*ACTIONS TO TAKE*
(a) Summarize the passage about Ninita Sejo in two sentences.
(b) Repeat the passage about Ninita Sejo word for word, starting at "Ninita and her" and ending at "pneumonia in 2006.".

*SOURCE PASSAGE*
==*==

Ninita Sejo (51) is a salt vendor. Every Sunday morning, for the past seven years, she has been selling salt from a small stall in the village market of Omiles, about eight kilometres away from home. She can sell one sackful of salt (47 kilograms) by the early afternoon. She sells by the ganta, a unit of measurement which is equal to two and a quarter kilos. A recycled soy sauce jar serves as her measuring instrument.
At this time of the year, it is the rainy season in the province of Cauayan and prices of salt are increasing. Ninita is keen to buy supplies of salt now at the current price of 300 pesos per sack. She is applying for a loan to enable her to buy six sacks of salt. She will sell this amount over the next six weeks and be assured of making a profit of 225 pesos ($5) every Sunday morning. Ninita buys her salt from a producer who lives in her neighbourhood. On Sundays, Ambrosio helps her load her salt onto a tricycle which takes her all the way to Omiles. She enjoys her job because it gives her a chance to meet other people as well as chat with her ‘suki’ or regular customers.
Ninita and her family live in an old bamboo house on a hill in Calaogao in the rural town of Cauayan in southern Negros Occidental. They live near the village elementary school. Ambrosio (52, her husband, is a sugarcane plantation worker earning 250 pesos per day. His job comprises ploughing and in the harvest season, the cutting and loading of sugarcane onto a lorry. Also living with the couple are their daughter Gene Rose (25) and her two-year-old son Keith, as well as Rose Shane (14), a granddaughter, the child of their daughter Janette who tragically died from pneumonia in 2006.

==*==

*INFORMATION SUPPLIED*
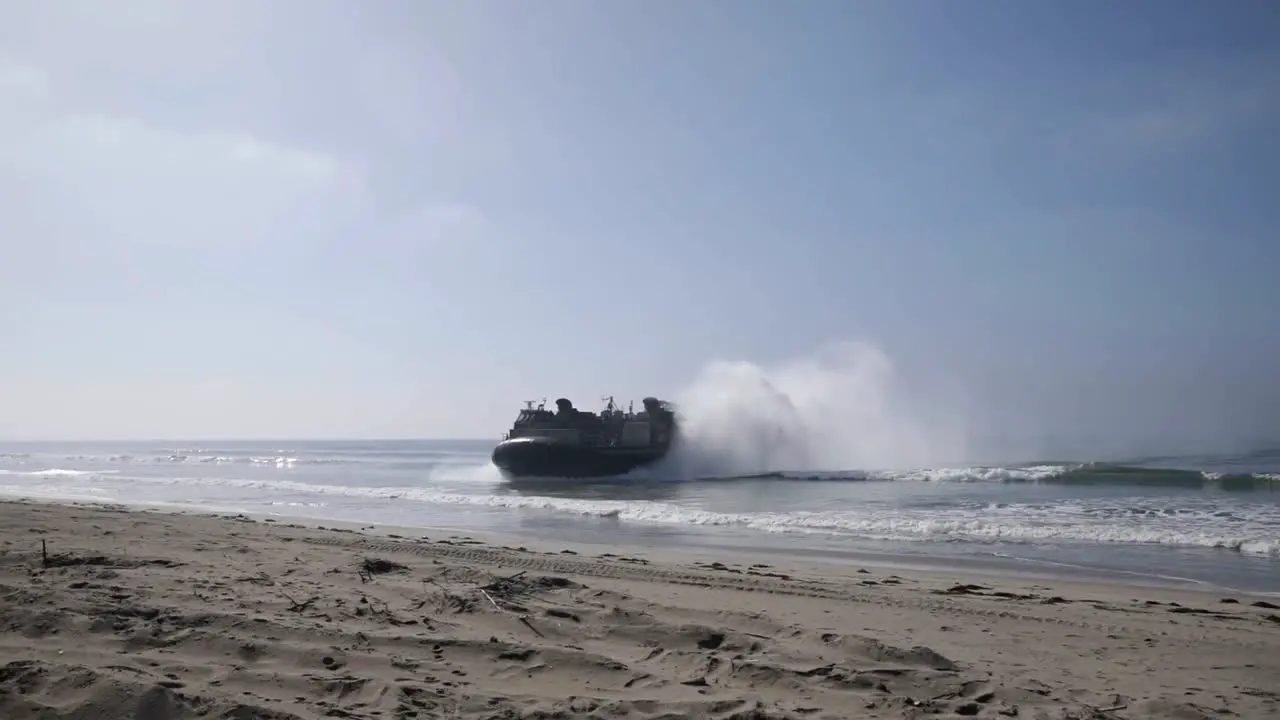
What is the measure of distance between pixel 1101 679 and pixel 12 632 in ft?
20.0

==*==

*ANSWERS TO THE EXERCISES*
(a) Ninita Sejo, 51, has sold salt by the ganta every Sunday for seven years at a stall in the Omiles village market, and she is applying for a loan to buy six sacks at 300 pesos each while salt prices rise in the rainy season. She lives in an old bamboo house in Calaogao, Cauayan, with her husband Ambrosio, a sugarcane plantation worker, their daughter Gene Rose, Gene Rose's son Keith, and their granddaughter Rose Shane.

(b)
Ninita and her family live in an old bamboo house on a hill in Calaogao in the rural town of Cauayan in southern Negros Occidental. They live near the village elementary school. Ambrosio (52, her husband, is a sugarcane plantation worker earning 250 pesos per day. His job comprises ploughing and in the harvest season, the cutting and loading of sugarcane onto a lorry. Also living with the couple are their daughter Gene Rose (25) and her two-year-old son Keith, as well as Rose Shane (14), a granddaughter, the child of their daughter Janette who tragically died from pneumonia in 2006.